**Required work:**
Extract each line of the material below that contains the word "bars", reproducing every such line in full.

(Quantitative chart reasoning data)
^^^^

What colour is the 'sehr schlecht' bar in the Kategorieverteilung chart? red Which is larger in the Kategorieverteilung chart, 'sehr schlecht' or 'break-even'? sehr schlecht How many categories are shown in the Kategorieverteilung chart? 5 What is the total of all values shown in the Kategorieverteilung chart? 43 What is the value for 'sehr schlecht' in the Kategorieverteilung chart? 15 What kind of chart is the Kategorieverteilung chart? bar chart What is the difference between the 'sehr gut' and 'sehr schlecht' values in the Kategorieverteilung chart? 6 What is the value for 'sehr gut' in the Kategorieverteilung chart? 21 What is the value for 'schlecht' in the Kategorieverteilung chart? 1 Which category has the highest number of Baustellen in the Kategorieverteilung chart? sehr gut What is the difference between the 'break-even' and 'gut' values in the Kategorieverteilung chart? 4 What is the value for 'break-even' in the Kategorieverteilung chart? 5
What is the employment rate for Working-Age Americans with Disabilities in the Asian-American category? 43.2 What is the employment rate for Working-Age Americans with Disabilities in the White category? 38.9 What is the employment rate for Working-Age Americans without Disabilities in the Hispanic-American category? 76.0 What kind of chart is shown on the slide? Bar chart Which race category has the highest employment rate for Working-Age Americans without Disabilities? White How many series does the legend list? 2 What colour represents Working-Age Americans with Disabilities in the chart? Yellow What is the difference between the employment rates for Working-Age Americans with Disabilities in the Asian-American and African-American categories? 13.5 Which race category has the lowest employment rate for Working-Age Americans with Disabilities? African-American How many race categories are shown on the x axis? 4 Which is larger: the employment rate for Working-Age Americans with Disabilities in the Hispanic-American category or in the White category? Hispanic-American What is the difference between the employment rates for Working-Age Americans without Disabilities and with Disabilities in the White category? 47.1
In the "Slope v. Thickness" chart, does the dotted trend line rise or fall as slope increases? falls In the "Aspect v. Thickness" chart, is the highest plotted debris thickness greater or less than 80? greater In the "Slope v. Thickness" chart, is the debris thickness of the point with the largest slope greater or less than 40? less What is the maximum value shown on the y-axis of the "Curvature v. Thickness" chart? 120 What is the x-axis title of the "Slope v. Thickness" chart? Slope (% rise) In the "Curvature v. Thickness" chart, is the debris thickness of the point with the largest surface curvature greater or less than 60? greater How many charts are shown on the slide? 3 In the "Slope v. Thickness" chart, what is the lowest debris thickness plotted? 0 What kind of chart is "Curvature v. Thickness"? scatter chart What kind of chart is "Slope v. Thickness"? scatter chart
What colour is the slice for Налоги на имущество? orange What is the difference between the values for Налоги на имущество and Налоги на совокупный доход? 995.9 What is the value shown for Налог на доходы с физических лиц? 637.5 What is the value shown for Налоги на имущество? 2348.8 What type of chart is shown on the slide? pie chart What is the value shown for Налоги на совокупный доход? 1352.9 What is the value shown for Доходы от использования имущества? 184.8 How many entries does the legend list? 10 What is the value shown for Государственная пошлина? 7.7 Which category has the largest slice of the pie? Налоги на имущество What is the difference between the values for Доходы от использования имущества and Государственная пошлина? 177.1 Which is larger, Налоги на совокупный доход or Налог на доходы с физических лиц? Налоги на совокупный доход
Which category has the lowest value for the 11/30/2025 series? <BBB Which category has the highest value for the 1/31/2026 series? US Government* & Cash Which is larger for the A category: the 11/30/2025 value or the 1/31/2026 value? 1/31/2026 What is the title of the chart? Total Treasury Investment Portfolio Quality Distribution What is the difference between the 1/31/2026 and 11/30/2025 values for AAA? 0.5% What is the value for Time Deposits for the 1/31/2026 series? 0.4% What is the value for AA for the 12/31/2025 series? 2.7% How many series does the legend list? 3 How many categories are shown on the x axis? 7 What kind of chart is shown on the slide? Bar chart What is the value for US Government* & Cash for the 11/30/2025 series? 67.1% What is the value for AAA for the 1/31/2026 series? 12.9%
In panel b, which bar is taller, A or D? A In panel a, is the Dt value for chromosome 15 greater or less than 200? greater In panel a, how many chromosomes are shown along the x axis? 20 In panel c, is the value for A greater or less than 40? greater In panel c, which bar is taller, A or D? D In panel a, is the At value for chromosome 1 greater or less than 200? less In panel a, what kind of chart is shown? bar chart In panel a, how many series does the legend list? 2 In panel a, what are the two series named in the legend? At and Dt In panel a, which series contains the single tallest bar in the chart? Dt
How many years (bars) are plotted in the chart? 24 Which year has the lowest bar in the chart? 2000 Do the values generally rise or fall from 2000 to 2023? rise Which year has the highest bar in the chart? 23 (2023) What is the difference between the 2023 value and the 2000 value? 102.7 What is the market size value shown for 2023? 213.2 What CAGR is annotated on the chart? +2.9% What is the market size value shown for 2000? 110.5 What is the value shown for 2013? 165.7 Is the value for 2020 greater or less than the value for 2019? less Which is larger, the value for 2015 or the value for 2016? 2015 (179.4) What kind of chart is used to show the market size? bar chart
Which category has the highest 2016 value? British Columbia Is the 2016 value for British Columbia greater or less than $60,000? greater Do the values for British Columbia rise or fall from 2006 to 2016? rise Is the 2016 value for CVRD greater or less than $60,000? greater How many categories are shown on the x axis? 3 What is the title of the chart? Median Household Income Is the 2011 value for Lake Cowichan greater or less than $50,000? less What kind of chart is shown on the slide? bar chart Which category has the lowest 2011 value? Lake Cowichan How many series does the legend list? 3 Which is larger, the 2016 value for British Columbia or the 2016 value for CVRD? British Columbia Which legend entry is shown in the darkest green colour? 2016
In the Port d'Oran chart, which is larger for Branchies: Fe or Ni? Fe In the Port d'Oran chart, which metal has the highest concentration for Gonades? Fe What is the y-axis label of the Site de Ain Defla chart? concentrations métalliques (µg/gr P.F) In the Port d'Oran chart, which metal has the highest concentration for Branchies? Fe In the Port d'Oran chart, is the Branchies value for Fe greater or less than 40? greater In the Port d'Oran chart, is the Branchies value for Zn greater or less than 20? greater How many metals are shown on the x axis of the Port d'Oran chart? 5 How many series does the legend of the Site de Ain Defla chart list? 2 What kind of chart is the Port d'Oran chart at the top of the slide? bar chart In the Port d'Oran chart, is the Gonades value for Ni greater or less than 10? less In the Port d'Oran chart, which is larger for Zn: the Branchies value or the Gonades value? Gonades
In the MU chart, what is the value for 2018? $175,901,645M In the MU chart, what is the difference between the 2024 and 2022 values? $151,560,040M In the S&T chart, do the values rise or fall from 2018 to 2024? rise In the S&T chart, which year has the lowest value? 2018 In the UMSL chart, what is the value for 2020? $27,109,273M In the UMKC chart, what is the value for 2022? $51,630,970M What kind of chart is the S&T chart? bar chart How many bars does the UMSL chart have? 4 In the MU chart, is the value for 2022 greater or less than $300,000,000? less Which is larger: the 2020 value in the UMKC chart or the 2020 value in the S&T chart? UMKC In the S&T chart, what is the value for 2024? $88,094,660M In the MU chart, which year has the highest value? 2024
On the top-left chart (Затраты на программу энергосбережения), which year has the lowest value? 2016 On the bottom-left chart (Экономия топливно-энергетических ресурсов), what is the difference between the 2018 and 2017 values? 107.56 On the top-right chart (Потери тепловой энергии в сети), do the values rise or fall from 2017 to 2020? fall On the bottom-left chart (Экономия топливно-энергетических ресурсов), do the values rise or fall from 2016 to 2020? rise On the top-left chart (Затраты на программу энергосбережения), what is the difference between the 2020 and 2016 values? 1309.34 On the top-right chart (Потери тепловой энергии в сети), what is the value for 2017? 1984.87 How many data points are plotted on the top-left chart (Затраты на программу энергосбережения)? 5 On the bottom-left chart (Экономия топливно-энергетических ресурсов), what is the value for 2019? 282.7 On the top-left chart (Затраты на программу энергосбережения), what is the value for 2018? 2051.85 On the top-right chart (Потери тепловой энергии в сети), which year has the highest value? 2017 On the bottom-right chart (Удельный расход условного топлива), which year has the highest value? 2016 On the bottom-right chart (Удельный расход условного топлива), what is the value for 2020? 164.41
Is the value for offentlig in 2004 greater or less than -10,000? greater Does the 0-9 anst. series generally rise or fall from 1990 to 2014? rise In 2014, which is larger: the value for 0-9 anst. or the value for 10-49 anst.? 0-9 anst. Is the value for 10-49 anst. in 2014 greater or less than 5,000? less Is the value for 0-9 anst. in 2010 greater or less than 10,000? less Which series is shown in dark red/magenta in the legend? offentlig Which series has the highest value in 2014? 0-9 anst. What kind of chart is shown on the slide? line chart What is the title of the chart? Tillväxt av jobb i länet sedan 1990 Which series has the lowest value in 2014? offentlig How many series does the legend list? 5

^^^^

**Answer below:**
How many years (bars) are plotted in the chart? 24 Which year has the lowest bar in the chart? 2000 Do the values generally rise or fall from 2000 to 2023? rise Which year has the highest bar in the chart? 23 (2023) What is the difference between the 2023 value and the 2000 value? 102.7 What is the market size value shown for 2023? 213.2 What CAGR is annotated on the chart? +2.9% What is the market size value shown for 2000? 110.5 What is the value shown for 2013? 165.7 Is the value for 2020 greater or less than the value for 2019? less Which is larger, the value for 2015 or the value for 2016? 2015 (179.4) What kind of chart is used to show the market size? bar chart
In the MU chart, what is the value for 2018? $175,901,645M In the MU chart, what is the difference between the 2024 and 2022 values? $151,560,040M In the S&T chart, do the values rise or fall from 2018 to 2024? rise In the S&T chart, which year has the lowest value? 2018 In the UMSL chart, what is the value for 2020? $27,109,273M In the UMKC chart, what is the value for 2022? $51,630,970M What kind of chart is the S&T chart? bar chart How many bars does the UMSL chart have? 4 In the MU chart, is the value for 2022 greater or less than $300,000,000? less Which is larger: the 2020 value in the UMKC chart or the 2020 value in the S&T chart? UMKC In the S&T chart, what is the value for 2024? $88,094,660M In the MU chart, which year has the highest value? 2024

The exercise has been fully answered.